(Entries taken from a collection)

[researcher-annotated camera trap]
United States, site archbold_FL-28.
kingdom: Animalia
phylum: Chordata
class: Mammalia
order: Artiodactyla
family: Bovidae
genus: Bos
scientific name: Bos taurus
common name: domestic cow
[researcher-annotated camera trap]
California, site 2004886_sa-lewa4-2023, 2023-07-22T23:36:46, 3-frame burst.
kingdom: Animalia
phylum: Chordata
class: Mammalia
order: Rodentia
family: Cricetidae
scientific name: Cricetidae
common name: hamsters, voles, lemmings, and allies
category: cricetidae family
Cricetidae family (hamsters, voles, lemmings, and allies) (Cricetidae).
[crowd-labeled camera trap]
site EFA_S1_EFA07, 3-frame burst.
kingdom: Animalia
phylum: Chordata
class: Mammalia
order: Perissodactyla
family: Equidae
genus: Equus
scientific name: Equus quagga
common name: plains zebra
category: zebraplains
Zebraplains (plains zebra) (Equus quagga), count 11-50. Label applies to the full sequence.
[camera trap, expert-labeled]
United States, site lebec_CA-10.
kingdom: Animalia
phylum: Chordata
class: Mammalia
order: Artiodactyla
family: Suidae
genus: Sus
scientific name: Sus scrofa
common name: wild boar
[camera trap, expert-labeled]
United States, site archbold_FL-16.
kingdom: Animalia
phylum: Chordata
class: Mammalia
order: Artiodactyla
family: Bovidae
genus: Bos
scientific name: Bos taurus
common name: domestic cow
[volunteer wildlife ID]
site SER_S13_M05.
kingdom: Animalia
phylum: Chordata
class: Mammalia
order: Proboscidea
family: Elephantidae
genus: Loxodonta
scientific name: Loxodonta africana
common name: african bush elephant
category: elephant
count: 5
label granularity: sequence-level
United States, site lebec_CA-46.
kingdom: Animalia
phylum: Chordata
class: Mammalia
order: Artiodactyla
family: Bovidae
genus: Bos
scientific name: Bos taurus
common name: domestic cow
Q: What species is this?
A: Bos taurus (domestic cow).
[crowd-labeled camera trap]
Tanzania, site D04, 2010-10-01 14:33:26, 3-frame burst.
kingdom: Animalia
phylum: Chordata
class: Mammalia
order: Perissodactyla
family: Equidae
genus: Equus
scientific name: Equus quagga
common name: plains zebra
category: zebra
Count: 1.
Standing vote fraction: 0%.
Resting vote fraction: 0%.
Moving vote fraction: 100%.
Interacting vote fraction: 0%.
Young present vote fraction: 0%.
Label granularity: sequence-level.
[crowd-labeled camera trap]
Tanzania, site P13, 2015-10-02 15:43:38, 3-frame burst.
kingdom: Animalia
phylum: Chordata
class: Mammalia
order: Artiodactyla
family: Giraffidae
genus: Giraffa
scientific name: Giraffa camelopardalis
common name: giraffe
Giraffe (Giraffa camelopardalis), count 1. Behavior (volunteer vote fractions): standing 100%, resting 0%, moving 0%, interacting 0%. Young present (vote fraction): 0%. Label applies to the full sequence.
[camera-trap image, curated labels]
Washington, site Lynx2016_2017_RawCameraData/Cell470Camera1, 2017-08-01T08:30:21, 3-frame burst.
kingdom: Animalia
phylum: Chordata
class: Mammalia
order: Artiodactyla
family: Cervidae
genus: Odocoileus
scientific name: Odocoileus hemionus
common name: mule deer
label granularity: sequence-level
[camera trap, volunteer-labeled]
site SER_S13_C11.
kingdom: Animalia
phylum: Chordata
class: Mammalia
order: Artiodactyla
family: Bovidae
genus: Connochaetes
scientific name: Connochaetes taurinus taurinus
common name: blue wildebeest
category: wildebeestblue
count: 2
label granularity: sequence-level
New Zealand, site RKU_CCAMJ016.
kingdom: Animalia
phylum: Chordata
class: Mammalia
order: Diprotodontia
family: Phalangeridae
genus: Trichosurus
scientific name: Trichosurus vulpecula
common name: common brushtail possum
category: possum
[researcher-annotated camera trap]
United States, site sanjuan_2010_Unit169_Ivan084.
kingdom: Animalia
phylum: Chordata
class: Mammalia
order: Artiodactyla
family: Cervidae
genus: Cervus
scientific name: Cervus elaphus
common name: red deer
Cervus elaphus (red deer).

**EXERCISE BRIEF**
Could you reproduce every record exactly as shown above?

**EXERCISE RESPONSE**
[researcher-annotated camera trap]
United States, site archbold_FL-28.
kingdom: Animalia
phylum: Chordata
class: Mammalia
order: Artiodactyla
family: Bovidae
genus: Bos
scientific name: Bos taurus
common name: domestic cow
[researcher-annotated camera trap]
California, site 2004886_sa-lewa4-2023, 2023-07-22T23:36:46, 3-frame burst.
kingdom: Animalia
phylum: Chordata
class: Mammalia
order: Rodentia
family: Cricetidae
scientific name: Cricetidae
common name: hamsters, voles, lemmings, and allies
category: cricetidae family
Cricetidae family (hamsters, voles, lemmings, and allies) (Cricetidae).
[crowd-labeled camera trap]
site EFA_S1_EFA07, 3-frame burst.
kingdom: Animalia
phylum: Chordata
class: Mammalia
order: Perissodactyla
family: Equidae
genus: Equus
scientific name: Equus quagga
common name: plains zebra
category: zebraplains
Zebraplains (plains zebra) (Equus quagga), count 11-50. Label applies to the full sequence.
[camera trap, expert-labeled]
United States, site lebec_CA-10.
kingdom: Animalia
phylum: Chordata
class: Mammalia
order: Artiodactyla
family: Suidae
genus: Sus
scientific name: Sus scrofa
common name: wild boar
[camera trap, expert-labeled]
United States, site archbold_FL-16.
kingdom: Animalia
phylum: Chordata
class: Mammalia
order: Artiodactyla
family: Bovidae
genus: Bos
scientific name: Bos taurus
common name: domestic cow
[volunteer wildlife ID]
site SER_S13_M05.
kingdom: Animalia
phylum: Chordata
class: Mammalia
order: Proboscidea
family: Elephantidae
genus: Loxodonta
scientific name: Loxodonta africana
common name: african bush elephant
category: elephant
count: 5
label granularity: sequence-level
United States, site lebec_CA-46.
kingdom: Animalia
phylum: Chordata
class: Mammalia
order: Artiodactyla
family: Bovidae
genus: Bos
scientific name: Bos taurus
common name: domestic cow
Q: What species is this?
A: Bos taurus (domestic cow).
[crowd-labeled camera trap]
Tanzania, site D04, 2010-10-01 14:33:26, 3-frame burst.
kingdom: Animalia
phylum: Chordata
class: Mammalia
order: Perissodactyla
family: Equidae
genus: Equus
scientific name: Equus quagga
common name: plains zebra
category: zebra
Count: 1.
Standing vote fraction: 0%.
Resting vote fraction: 0%.
Moving vote fraction: 100%.
Interacting vote fraction: 0%.
Young present vote fraction: 0%.
Label granularity: sequence-level.
[crowd-labeled camera trap]
Tanzania, site P13, 2015-10-02 15:43:38, 3-frame burst.
kingdom: Animalia
phylum: Chordata
class: Mammalia
order: Artiodactyla
family: Giraffidae
genus: Giraffa
scientific name: Giraffa camelopardalis
common name: giraffe
Giraffe (Giraffa camelopardalis), count 1. Behavior (volunteer vote fractions): standing 100%, resting 0%, moving 0%, interacting 0%. Young present (vote fraction): 0%. Label applies to the full sequence.
[camera-trap image, curated labels]
Washington, site Lynx2016_2017_RawCameraData/Cell470Camera1, 2017-08-01T08:30:21, 3-frame burst.
kingdom: Animalia
phylum: Chordata
class: Mammalia
order: Artiodactyla
family: Cervidae
genus: Odocoileus
scientific name: Odocoileus hemionus
common name: mule deer
label granularity: sequence-level
[camera trap, volunteer-labeled]
site SER_S13_C11.
kingdom: Animalia
phylum: Chordata
class: Mammalia
order: Artiodactyla
family: Bovidae
genus: Connochaetes
scientific name: Connochaetes taurinus taurinus
common name: blue wildebeest
category: wildebeestblue
count: 2
label granularity: sequence-level
New Zealand, site RKU_CCAMJ016.
kingdom: Animalia
phylum: Chordata
class: Mammalia
order: Diprotodontia
family: Phalangeridae
genus: Trichosurus
scientific name: Trichosurus vulpecula
common name: common brushtail possum
category: possum
[researcher-annotated camera trap]
United States, site sanjuan_2010_Unit169_Ivan084.
kingdom: Animalia
phylum: Chordata
class: Mammalia
order: Artiodactyla
family: Cervidae
genus: Cervus
scientific name: Cervus elaphus
common name: red deer
Cervus elaphus (red deer).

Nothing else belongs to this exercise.